それでも直らない時 — クリーンな状態と比較する
ここまでの個別チェックで直らない場合、最後の手段は「自分の設定を全部外した状態」と比較することだ。
# 全カスタマイズを無効化して起動(CLAUDE.md・skills・plugins・hooks・MCPサーバー全部オフ)
claude --safe-mode
--safe-modeで問題が消えるなら、原因はCLAUDE.md・skills・plugins・hooks・MCPサーバーのどれかにあると分かる。そこから該当箇所を1つずつ戻していけば犯人を特定できる。
さらに疑わしい場合は、設定ディレクトリごと空にして比較する。
cd /tmp && CLAUDE_CONFIG_DIR=/tmp/claude-clean claude
これで~/.claude配下を丸ごとバイパスした、完全にまっさらな状態のセッションが立ち上がる。この状態でも症状が出るなら、原因はユーザー・プロジェクトの設定の外側(管理者側のmanaged settingsや、Claude Code自体のバージョン起因の不具合)にある可能性が高い。
Claude Code自体が長時間セッションで不安定になる話は別記事で実測データを元に扱っているので、MCP以外の要因も疑うならこちらも合わせて見ておくと切り分けが早い。

サンドボックスのネットワーク制限がMCPサーバーの通信をブロックして、結果的にClaude Code本体がexited with code 1で落ちるという別パターンもある。「接続エラーというより、そもそもプロセスごと落ちる」場合はこちらを確認したほうが早い。

FAQ
claude mcp listと/mcp、どっちを使えばいい?
claude mcp listはターミナルから設定状況を一覧で確認するときに使う。/mcpはセッション中に接続ステータスの詳細やツール数を見たり、Reconnect・認証・承認をその場で操作したりするときに使う。トラブルシュート中はセッション内で/mcpを開きっぱなしにしておくと状態変化がすぐ見える。
WebSocketサーバーだけclaude mcp listに出てこないのはなぜ?
仕様。WebSocketサーバー(type: "ws")はclaude mcp listの一覧には表示されない。状態を見たいときはclaude mcp get <name>か/mcpパネルを使う必要がある。
設定ファイルを直したのに反映されない
.mcp.jsonやサーバー個別のenvを書き換えた場合は、Claude Codeの再起動が必要になることが多い。セッションを維持したまま設定だけ変えても、次回起動まで反映されないケースがある。反映されたかどうかは/mcpを開いて該当サーバーのステータスを見れば確認できる。

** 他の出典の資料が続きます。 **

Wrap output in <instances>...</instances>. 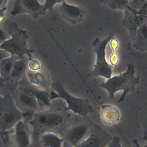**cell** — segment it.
Wrapping results in <instances>:
<instances>
[{
  "instance_id": "8",
  "label": "cell",
  "mask_w": 147,
  "mask_h": 147,
  "mask_svg": "<svg viewBox=\"0 0 147 147\" xmlns=\"http://www.w3.org/2000/svg\"><path fill=\"white\" fill-rule=\"evenodd\" d=\"M100 116L103 123L111 126L119 121L120 113L119 109L111 105L105 104L102 106Z\"/></svg>"
},
{
  "instance_id": "10",
  "label": "cell",
  "mask_w": 147,
  "mask_h": 147,
  "mask_svg": "<svg viewBox=\"0 0 147 147\" xmlns=\"http://www.w3.org/2000/svg\"><path fill=\"white\" fill-rule=\"evenodd\" d=\"M40 126L47 128H54L60 125L63 123V117L56 113H46L40 115L37 119Z\"/></svg>"
},
{
  "instance_id": "5",
  "label": "cell",
  "mask_w": 147,
  "mask_h": 147,
  "mask_svg": "<svg viewBox=\"0 0 147 147\" xmlns=\"http://www.w3.org/2000/svg\"><path fill=\"white\" fill-rule=\"evenodd\" d=\"M112 136L101 127H93L90 134L76 147H107Z\"/></svg>"
},
{
  "instance_id": "6",
  "label": "cell",
  "mask_w": 147,
  "mask_h": 147,
  "mask_svg": "<svg viewBox=\"0 0 147 147\" xmlns=\"http://www.w3.org/2000/svg\"><path fill=\"white\" fill-rule=\"evenodd\" d=\"M12 143L15 147H30L31 134L28 123L22 119L13 129L11 135Z\"/></svg>"
},
{
  "instance_id": "3",
  "label": "cell",
  "mask_w": 147,
  "mask_h": 147,
  "mask_svg": "<svg viewBox=\"0 0 147 147\" xmlns=\"http://www.w3.org/2000/svg\"><path fill=\"white\" fill-rule=\"evenodd\" d=\"M7 84L15 104L23 114V119L28 121L37 107L35 97L17 83L9 81Z\"/></svg>"
},
{
  "instance_id": "16",
  "label": "cell",
  "mask_w": 147,
  "mask_h": 147,
  "mask_svg": "<svg viewBox=\"0 0 147 147\" xmlns=\"http://www.w3.org/2000/svg\"><path fill=\"white\" fill-rule=\"evenodd\" d=\"M107 147H120V138L117 136L113 137Z\"/></svg>"
},
{
  "instance_id": "1",
  "label": "cell",
  "mask_w": 147,
  "mask_h": 147,
  "mask_svg": "<svg viewBox=\"0 0 147 147\" xmlns=\"http://www.w3.org/2000/svg\"><path fill=\"white\" fill-rule=\"evenodd\" d=\"M23 118V114L16 105L6 82L0 94V131L12 129Z\"/></svg>"
},
{
  "instance_id": "21",
  "label": "cell",
  "mask_w": 147,
  "mask_h": 147,
  "mask_svg": "<svg viewBox=\"0 0 147 147\" xmlns=\"http://www.w3.org/2000/svg\"><path fill=\"white\" fill-rule=\"evenodd\" d=\"M7 57L3 54H0V62L3 59Z\"/></svg>"
},
{
  "instance_id": "23",
  "label": "cell",
  "mask_w": 147,
  "mask_h": 147,
  "mask_svg": "<svg viewBox=\"0 0 147 147\" xmlns=\"http://www.w3.org/2000/svg\"><path fill=\"white\" fill-rule=\"evenodd\" d=\"M131 147H137L134 144L133 146H132Z\"/></svg>"
},
{
  "instance_id": "15",
  "label": "cell",
  "mask_w": 147,
  "mask_h": 147,
  "mask_svg": "<svg viewBox=\"0 0 147 147\" xmlns=\"http://www.w3.org/2000/svg\"><path fill=\"white\" fill-rule=\"evenodd\" d=\"M61 1L59 0H46L45 4L43 5L44 9L45 11L47 9L52 11L54 4Z\"/></svg>"
},
{
  "instance_id": "2",
  "label": "cell",
  "mask_w": 147,
  "mask_h": 147,
  "mask_svg": "<svg viewBox=\"0 0 147 147\" xmlns=\"http://www.w3.org/2000/svg\"><path fill=\"white\" fill-rule=\"evenodd\" d=\"M134 67L129 66L125 72L108 79L100 84V86L108 92L109 97L113 99L115 93L123 91V94L118 102L123 100L127 94L134 90L136 85L140 82V77L134 76Z\"/></svg>"
},
{
  "instance_id": "13",
  "label": "cell",
  "mask_w": 147,
  "mask_h": 147,
  "mask_svg": "<svg viewBox=\"0 0 147 147\" xmlns=\"http://www.w3.org/2000/svg\"><path fill=\"white\" fill-rule=\"evenodd\" d=\"M21 57L13 56L7 57L0 62V77L5 79H9L12 67L14 62Z\"/></svg>"
},
{
  "instance_id": "7",
  "label": "cell",
  "mask_w": 147,
  "mask_h": 147,
  "mask_svg": "<svg viewBox=\"0 0 147 147\" xmlns=\"http://www.w3.org/2000/svg\"><path fill=\"white\" fill-rule=\"evenodd\" d=\"M92 128L85 124L74 126L67 134L66 138L68 142L73 146H77L90 134Z\"/></svg>"
},
{
  "instance_id": "12",
  "label": "cell",
  "mask_w": 147,
  "mask_h": 147,
  "mask_svg": "<svg viewBox=\"0 0 147 147\" xmlns=\"http://www.w3.org/2000/svg\"><path fill=\"white\" fill-rule=\"evenodd\" d=\"M40 141L43 147H62L63 143L62 138L51 132L43 134L41 137Z\"/></svg>"
},
{
  "instance_id": "17",
  "label": "cell",
  "mask_w": 147,
  "mask_h": 147,
  "mask_svg": "<svg viewBox=\"0 0 147 147\" xmlns=\"http://www.w3.org/2000/svg\"><path fill=\"white\" fill-rule=\"evenodd\" d=\"M6 37L5 32L0 30V43L4 40Z\"/></svg>"
},
{
  "instance_id": "4",
  "label": "cell",
  "mask_w": 147,
  "mask_h": 147,
  "mask_svg": "<svg viewBox=\"0 0 147 147\" xmlns=\"http://www.w3.org/2000/svg\"><path fill=\"white\" fill-rule=\"evenodd\" d=\"M52 87L56 93L51 92V98H63L67 103L68 107L75 113L83 116L86 115L93 111V109L87 99L76 98L68 93L60 82L53 83Z\"/></svg>"
},
{
  "instance_id": "11",
  "label": "cell",
  "mask_w": 147,
  "mask_h": 147,
  "mask_svg": "<svg viewBox=\"0 0 147 147\" xmlns=\"http://www.w3.org/2000/svg\"><path fill=\"white\" fill-rule=\"evenodd\" d=\"M60 10L63 17L68 21L74 24L79 21L82 12L79 7L68 4L63 1Z\"/></svg>"
},
{
  "instance_id": "18",
  "label": "cell",
  "mask_w": 147,
  "mask_h": 147,
  "mask_svg": "<svg viewBox=\"0 0 147 147\" xmlns=\"http://www.w3.org/2000/svg\"><path fill=\"white\" fill-rule=\"evenodd\" d=\"M10 80L8 79H5L1 78L0 77V84H3L9 81Z\"/></svg>"
},
{
  "instance_id": "19",
  "label": "cell",
  "mask_w": 147,
  "mask_h": 147,
  "mask_svg": "<svg viewBox=\"0 0 147 147\" xmlns=\"http://www.w3.org/2000/svg\"><path fill=\"white\" fill-rule=\"evenodd\" d=\"M133 143L137 147H142L136 140H134Z\"/></svg>"
},
{
  "instance_id": "20",
  "label": "cell",
  "mask_w": 147,
  "mask_h": 147,
  "mask_svg": "<svg viewBox=\"0 0 147 147\" xmlns=\"http://www.w3.org/2000/svg\"><path fill=\"white\" fill-rule=\"evenodd\" d=\"M1 147H15L14 145L12 144H9L6 145L2 146Z\"/></svg>"
},
{
  "instance_id": "9",
  "label": "cell",
  "mask_w": 147,
  "mask_h": 147,
  "mask_svg": "<svg viewBox=\"0 0 147 147\" xmlns=\"http://www.w3.org/2000/svg\"><path fill=\"white\" fill-rule=\"evenodd\" d=\"M28 60L20 58L13 63L9 76L10 81L17 83L24 76L28 69Z\"/></svg>"
},
{
  "instance_id": "14",
  "label": "cell",
  "mask_w": 147,
  "mask_h": 147,
  "mask_svg": "<svg viewBox=\"0 0 147 147\" xmlns=\"http://www.w3.org/2000/svg\"><path fill=\"white\" fill-rule=\"evenodd\" d=\"M24 5L26 11L30 13L35 18L41 15L45 14L43 5L40 4L37 0H27L24 1Z\"/></svg>"
},
{
  "instance_id": "22",
  "label": "cell",
  "mask_w": 147,
  "mask_h": 147,
  "mask_svg": "<svg viewBox=\"0 0 147 147\" xmlns=\"http://www.w3.org/2000/svg\"><path fill=\"white\" fill-rule=\"evenodd\" d=\"M4 84H0V94L1 91L3 87V85H4Z\"/></svg>"
}]
</instances>
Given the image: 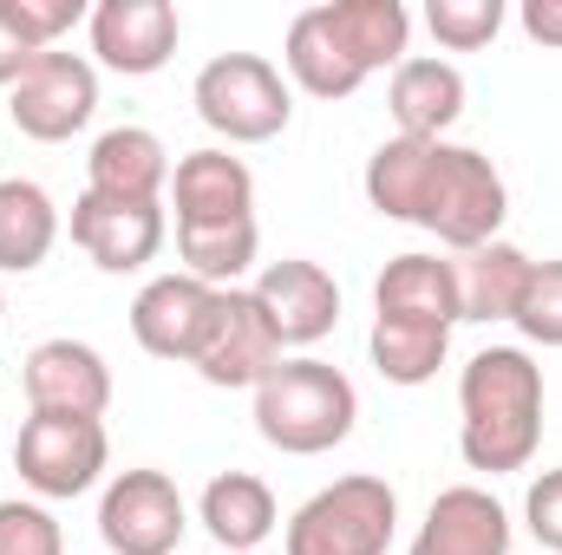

MCPの接続トラブルは「エラーメッセージが原因を教えてくれない」という一点に尽きる。Failed to connectもどのパターンも表示は同じで、中身は設定ミス・パス問題・未インストール・承認待ちとバラバラだ。だからこそ/mcpと/doctorで状態を可視化してから当たりを付ける、という順番を崩さないのが結局一番早い。
Claude Code自体は更新頻度が高いツールなので、この対処表も半年後にはズレている可能性がある。最終的には公式のMCPリファレンスとトラブルシューティングページを一度読んでおくと、今後別の症状に当たったときも自分で当たりを付けやすくなる。